** Information given **

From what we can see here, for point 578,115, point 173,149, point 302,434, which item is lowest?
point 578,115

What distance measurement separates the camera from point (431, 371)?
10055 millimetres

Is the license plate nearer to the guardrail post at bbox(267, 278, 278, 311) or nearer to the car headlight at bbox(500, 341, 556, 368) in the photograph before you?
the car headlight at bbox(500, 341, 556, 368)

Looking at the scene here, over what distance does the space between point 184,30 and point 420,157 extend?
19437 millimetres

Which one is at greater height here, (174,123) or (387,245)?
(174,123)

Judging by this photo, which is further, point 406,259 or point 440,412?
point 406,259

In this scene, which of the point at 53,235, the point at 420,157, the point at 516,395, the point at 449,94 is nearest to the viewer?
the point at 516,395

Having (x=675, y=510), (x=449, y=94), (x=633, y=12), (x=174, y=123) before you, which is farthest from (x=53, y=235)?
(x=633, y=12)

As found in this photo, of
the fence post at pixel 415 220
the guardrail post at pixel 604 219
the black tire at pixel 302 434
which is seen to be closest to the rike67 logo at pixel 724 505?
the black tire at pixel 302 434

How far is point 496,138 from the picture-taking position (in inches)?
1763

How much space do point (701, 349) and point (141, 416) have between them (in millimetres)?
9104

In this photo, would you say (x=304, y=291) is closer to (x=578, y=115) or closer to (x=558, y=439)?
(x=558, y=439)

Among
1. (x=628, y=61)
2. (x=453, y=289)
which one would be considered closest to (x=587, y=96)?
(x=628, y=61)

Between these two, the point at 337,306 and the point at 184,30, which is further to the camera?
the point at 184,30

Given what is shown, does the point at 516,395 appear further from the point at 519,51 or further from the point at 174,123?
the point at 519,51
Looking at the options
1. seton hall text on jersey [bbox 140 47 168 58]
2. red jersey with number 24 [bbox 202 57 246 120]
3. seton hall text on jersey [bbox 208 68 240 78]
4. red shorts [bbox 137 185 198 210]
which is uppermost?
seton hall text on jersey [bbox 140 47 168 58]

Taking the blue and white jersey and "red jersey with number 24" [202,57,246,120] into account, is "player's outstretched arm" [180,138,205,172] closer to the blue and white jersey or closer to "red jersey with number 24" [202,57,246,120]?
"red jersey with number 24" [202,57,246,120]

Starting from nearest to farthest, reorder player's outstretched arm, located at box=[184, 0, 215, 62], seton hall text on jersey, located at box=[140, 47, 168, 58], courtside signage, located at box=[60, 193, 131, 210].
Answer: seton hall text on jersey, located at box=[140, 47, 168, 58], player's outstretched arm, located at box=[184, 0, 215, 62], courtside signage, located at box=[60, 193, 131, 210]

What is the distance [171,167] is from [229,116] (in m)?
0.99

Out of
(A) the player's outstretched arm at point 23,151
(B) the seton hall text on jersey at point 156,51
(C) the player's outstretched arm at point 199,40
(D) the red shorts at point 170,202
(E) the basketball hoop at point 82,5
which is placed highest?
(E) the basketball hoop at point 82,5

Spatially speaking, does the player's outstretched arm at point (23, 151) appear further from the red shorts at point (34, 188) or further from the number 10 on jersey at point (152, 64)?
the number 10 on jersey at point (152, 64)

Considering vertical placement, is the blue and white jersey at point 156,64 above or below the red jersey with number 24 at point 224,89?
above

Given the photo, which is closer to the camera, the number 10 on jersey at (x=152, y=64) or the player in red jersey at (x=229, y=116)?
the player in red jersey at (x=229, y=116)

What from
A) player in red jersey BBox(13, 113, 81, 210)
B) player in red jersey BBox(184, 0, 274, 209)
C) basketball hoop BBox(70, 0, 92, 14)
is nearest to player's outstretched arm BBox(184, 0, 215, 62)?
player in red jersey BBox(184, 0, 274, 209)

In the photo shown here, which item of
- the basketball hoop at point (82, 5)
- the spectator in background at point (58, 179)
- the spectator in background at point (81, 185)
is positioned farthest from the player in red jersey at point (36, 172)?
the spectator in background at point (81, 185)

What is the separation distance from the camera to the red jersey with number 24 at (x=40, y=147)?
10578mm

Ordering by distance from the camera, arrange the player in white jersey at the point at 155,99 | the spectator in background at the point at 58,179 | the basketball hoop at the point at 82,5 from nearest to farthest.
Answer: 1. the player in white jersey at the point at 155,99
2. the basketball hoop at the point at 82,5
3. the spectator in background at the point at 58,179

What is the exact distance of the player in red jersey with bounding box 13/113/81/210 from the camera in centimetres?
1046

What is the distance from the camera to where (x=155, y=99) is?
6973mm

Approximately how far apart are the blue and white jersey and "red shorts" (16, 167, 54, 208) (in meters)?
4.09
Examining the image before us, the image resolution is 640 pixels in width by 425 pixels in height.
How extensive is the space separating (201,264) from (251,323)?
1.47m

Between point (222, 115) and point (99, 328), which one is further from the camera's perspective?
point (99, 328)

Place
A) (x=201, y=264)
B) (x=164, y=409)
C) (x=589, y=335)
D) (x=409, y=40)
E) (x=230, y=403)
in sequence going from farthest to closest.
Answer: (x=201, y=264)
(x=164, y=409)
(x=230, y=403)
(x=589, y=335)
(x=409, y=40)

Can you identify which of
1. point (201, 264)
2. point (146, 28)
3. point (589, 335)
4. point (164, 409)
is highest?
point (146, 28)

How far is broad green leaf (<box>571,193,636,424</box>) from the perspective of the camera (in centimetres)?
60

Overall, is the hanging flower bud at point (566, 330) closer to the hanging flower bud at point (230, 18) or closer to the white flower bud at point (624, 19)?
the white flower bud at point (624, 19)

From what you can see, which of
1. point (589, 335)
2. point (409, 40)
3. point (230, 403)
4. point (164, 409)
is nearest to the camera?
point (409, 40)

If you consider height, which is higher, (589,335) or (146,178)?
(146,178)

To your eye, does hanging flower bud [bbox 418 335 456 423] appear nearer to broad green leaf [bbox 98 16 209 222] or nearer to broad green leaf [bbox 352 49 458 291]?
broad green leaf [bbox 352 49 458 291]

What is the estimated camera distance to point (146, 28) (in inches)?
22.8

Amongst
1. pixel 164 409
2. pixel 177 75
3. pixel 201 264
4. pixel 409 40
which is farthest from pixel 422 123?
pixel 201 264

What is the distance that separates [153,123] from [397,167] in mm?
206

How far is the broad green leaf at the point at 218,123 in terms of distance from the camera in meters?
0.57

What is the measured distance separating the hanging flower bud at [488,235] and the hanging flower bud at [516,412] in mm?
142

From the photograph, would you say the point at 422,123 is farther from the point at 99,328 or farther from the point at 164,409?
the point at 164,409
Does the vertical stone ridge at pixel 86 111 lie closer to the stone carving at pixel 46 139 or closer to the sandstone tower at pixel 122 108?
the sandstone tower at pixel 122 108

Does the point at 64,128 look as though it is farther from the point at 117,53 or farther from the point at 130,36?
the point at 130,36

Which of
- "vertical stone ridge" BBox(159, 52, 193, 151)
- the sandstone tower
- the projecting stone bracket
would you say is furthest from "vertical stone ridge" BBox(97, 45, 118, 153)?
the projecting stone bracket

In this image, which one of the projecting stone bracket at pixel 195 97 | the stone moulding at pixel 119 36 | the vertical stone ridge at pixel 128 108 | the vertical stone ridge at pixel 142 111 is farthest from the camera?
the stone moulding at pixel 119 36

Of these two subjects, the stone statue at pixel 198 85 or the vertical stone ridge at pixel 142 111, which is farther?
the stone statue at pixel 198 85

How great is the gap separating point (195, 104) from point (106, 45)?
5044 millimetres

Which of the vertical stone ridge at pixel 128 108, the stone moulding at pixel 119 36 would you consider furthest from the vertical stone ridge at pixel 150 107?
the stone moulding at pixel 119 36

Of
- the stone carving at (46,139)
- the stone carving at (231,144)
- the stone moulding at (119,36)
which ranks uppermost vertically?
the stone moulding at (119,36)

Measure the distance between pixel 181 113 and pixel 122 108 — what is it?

** Stated task **
Can you give again, word for word, the records from the line with "What is the separation" up to and including the line with "3. the spectator"?

** Complete answer **
What is the separation distance from the camera to the red jersey with number 24 at (x=40, y=147)?
10578mm

Ordering by distance from the camera, arrange the player in white jersey at the point at 155,99 | the spectator in background at the point at 58,179 | the basketball hoop at the point at 82,5 from nearest to farthest.
Answer: 1. the player in white jersey at the point at 155,99
2. the basketball hoop at the point at 82,5
3. the spectator in background at the point at 58,179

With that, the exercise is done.